* **DOCUMENT EXTRACT**:
■ ■ ■ ■ ■

Accordingly, when the total distance Δy of the light spot P5 (emitting optical axis of the light P4) is known, the refractive index n2 of the substance 7 to be measured, i.e., the concentration thereof can be determined.

Specifically, the relationship between the total distance Δy and the concentration of the substance 7 to be measured, the relationship being determined by a measurement, is previously stored as data. When an actual measurement is performed using the optical member 10 for measuring a concentration, data corresponding to the measured total distance Δy is selected. Thereby, the concentration of the substance 7 to be measured can be determined.

Furthermore, since the refractive index n2 is easily affected by the temperature of the substance 7 to be measured, a difference in temperature may also cause a fluctuation of the total distance Δy. Therefore, for example, at every temperature the relationship between the total distance Δy and the concentration of the substance 7 to be measured is preferably stored as data. Alternatively, data for temperature calibration may be prepared in advance. A measured raw total distance Δy may be calibrated with the data for temperature calibration and the concentration may then be determined.

The concentration of the substance 7 to be measured can be measured in the same manner by measuring the distance Δy1 represented by equation 2. However, the distance Δy1 is smaller than the distance Δy2. As is particularly apparent from FIG. 2, equation 1, and equation 2, since the variation in the refractive index n2 is slight, the distance Δy1 is also slight. Therefore, if the slight distance Δy1 includes a slight error of measurement, the accuracy of measurement of the concentration of the substance 7 to be measured may be decreased. In contrast, the distance Δy2 is obtained by substantially magnifying the slight distance Δy1. Therefore, even if a measured distance Δy2 includes such an error of measurement, the effect of such an error can be reduced. Consequently, the accuracy of measurement of the concentration in the optical member 10 for measuring a concentration is not decreased.

Accordingly, a photo detector with high accuracy need not be used as the photo detector to be provided at the position of the screen S. Thus, an inexpensive photo detector can be used.

■ ■ ■ ■ ■

* **THE TASKS**:
**a)** Retype the passage on optical concentration measurement from "Specifically, the relationship" to "measured can be determined.".
**b)** Answer these questions using the passage on optical concentration measurement:
(i) What relationship is previously stored as data?
(ii) What may a difference in temperature cause?
(iii) What kind of photo detector can be used at the position of the screen S?
**c)** Carry on the passage on optical concentration measurement from its final sentence.

■ ■ ■ ■ ■

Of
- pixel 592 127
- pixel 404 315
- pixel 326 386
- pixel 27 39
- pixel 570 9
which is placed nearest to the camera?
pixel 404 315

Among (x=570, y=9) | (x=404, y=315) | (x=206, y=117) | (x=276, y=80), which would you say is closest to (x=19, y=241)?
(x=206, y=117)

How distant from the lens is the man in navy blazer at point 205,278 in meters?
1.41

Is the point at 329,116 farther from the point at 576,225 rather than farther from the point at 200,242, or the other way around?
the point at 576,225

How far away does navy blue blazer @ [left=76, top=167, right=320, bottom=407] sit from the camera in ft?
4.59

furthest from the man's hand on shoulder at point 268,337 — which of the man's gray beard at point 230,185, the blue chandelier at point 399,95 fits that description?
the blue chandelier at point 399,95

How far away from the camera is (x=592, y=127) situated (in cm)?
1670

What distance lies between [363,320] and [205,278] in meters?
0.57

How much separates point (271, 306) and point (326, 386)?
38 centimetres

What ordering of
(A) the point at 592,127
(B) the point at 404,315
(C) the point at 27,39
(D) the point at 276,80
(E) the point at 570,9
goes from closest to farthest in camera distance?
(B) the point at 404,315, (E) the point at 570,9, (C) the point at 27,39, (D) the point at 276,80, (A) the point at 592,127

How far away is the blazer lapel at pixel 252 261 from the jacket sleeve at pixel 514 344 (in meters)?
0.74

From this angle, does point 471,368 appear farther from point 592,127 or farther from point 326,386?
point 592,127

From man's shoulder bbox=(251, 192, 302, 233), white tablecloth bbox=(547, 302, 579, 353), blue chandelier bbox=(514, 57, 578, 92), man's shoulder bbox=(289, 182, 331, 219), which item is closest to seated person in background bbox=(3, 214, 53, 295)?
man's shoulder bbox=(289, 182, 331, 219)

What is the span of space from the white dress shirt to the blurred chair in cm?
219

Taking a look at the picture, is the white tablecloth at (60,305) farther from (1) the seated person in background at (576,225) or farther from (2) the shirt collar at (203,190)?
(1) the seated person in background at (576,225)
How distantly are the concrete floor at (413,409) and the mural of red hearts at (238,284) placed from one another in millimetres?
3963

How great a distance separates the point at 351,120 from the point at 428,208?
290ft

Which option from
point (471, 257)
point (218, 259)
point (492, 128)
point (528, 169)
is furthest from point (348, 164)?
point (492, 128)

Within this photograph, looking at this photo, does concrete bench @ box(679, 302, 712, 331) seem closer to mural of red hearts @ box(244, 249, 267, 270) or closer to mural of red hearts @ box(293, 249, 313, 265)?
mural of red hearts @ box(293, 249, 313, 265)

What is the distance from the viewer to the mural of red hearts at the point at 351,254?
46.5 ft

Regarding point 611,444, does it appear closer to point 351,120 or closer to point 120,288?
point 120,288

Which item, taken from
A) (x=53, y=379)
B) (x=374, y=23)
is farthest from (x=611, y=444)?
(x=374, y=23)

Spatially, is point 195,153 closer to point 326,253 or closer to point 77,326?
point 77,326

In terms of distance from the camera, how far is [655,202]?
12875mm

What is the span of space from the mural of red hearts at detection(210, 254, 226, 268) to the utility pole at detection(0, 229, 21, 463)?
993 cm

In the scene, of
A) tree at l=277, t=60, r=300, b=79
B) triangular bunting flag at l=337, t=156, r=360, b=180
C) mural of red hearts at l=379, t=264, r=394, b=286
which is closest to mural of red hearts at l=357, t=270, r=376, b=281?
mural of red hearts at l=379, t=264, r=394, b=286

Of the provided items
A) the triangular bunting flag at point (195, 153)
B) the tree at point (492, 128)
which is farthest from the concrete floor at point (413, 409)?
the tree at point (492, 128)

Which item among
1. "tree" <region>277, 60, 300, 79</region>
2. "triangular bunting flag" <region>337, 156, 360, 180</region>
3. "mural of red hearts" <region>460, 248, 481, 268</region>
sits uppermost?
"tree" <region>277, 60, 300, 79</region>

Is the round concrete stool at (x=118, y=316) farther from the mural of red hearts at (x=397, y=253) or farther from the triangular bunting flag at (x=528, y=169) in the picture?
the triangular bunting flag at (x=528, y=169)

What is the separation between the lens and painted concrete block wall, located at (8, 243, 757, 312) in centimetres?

■ ■ ■ ■ ■

* **REPLIES**:
**a)**
Specifically, the relationship between the total distance Δy and the concentration of the substance 7 to be measured, the relationship being determined by a measurement, is previously stored as data. When an actual measurement is performed using the optical member 10 for measuring a concentration, data corresponding to the measured total distance Δy is selected. Thereby, the concentration of the substance 7 to be measured can be determined.

**b)**
(i) The relationship between the total distance Δy and the concentration of the substance 7 to be measured.
(ii) A fluctuation of the total distance Δy.
(iii) An inexpensive photo detector.

**c)**
The magnifying means 16 is provided so as to be integrated with the emitting surface 12b of the second optical element 12, but is not limited to this. Alternatively, the magnifying means 16 may be separately provided at a position between the emitting surface 12b of the second optical element 12 and the screen (light-receiving surface of a photo detector) S and on the optical path of the light P3. However, as described above, when the magnifying means 16 is formed so as to be integrated with the emitting surface 12b of the second optical element 12, the number of components can be reduced, compared with the case where the magnifying means 16 is provided as a separate component. Consequently, the production cost can be reduced.

Furthermore, unlike the refractive index densitometer described in Patent Document 1, the optical member of the present invention does not utilize the property of total reflection but utilizes transmitted light transmitting the boundary surface between the emitting surface 11b of the first optical element 11 and the substance 7 to be measured. Therefore, the relationship between the refractive index n1 of the first optical element 11 and the refractive index n2 of the substance 7 to be measured need not satisfy n1>n2.

In the case of n1≦n2 (high concentration), since the total reflection does not occur, the light P1 passing straight in the first optical element 11 can transmit the above boundary surface.

Even in the case of n1>n2 (low concentration), when the angle θ₁ of incidence of the light P1 is smaller than the critical angle, the light P1 can transmit the boundary surface.

The critical angle θ_c in the case of n1>n2 is specified by equation 5: ${\theta }_c={\sin }^{-1}\frac{n2}{n1}$

When the concentration of the substance 7 to be measured is low, the refractive index n2 is decreased and thus the critical angle θ_c is also decreased. Accordingly, when the concentration of the substance 7 to be measured is low, the relationship of critical angle θ_c>angle θ₁ of incidence is not always maintained. Therefore, it is assumed that a case where the light P1 does not transmit the boundary surface may be present.

However, the setting of the angle θ₁ of incidence depends on the angle φ of inclination of the incident surface 11a of the first optical element 11. Therefore, when the incident surface 11a is formed such that the angle φ of inclination is as large as possible, the above relationship of critical angle θ_c>angle θ₁ of incidence can be maintained. Accordingly, even in a case of low concentration, the light P1 can transmit the boundary surface. Consequently, the optical member 10 according to the present invention can measure the concentration of the substance 7 to be measured with high accuracy throughout a range from low concentration to high concentration.

The first optical element 11 and the second optical element 12 may be integrated with each other. In such a case, the cross-section of the path 15 may be a rectangular through-hole. This integration allows the optical element to be formed more inexpensively. In addition, the parallel accuracy between the emitting surface 11b and the incident surface 12a can be further improved.

A concentration measurement unit will now be described.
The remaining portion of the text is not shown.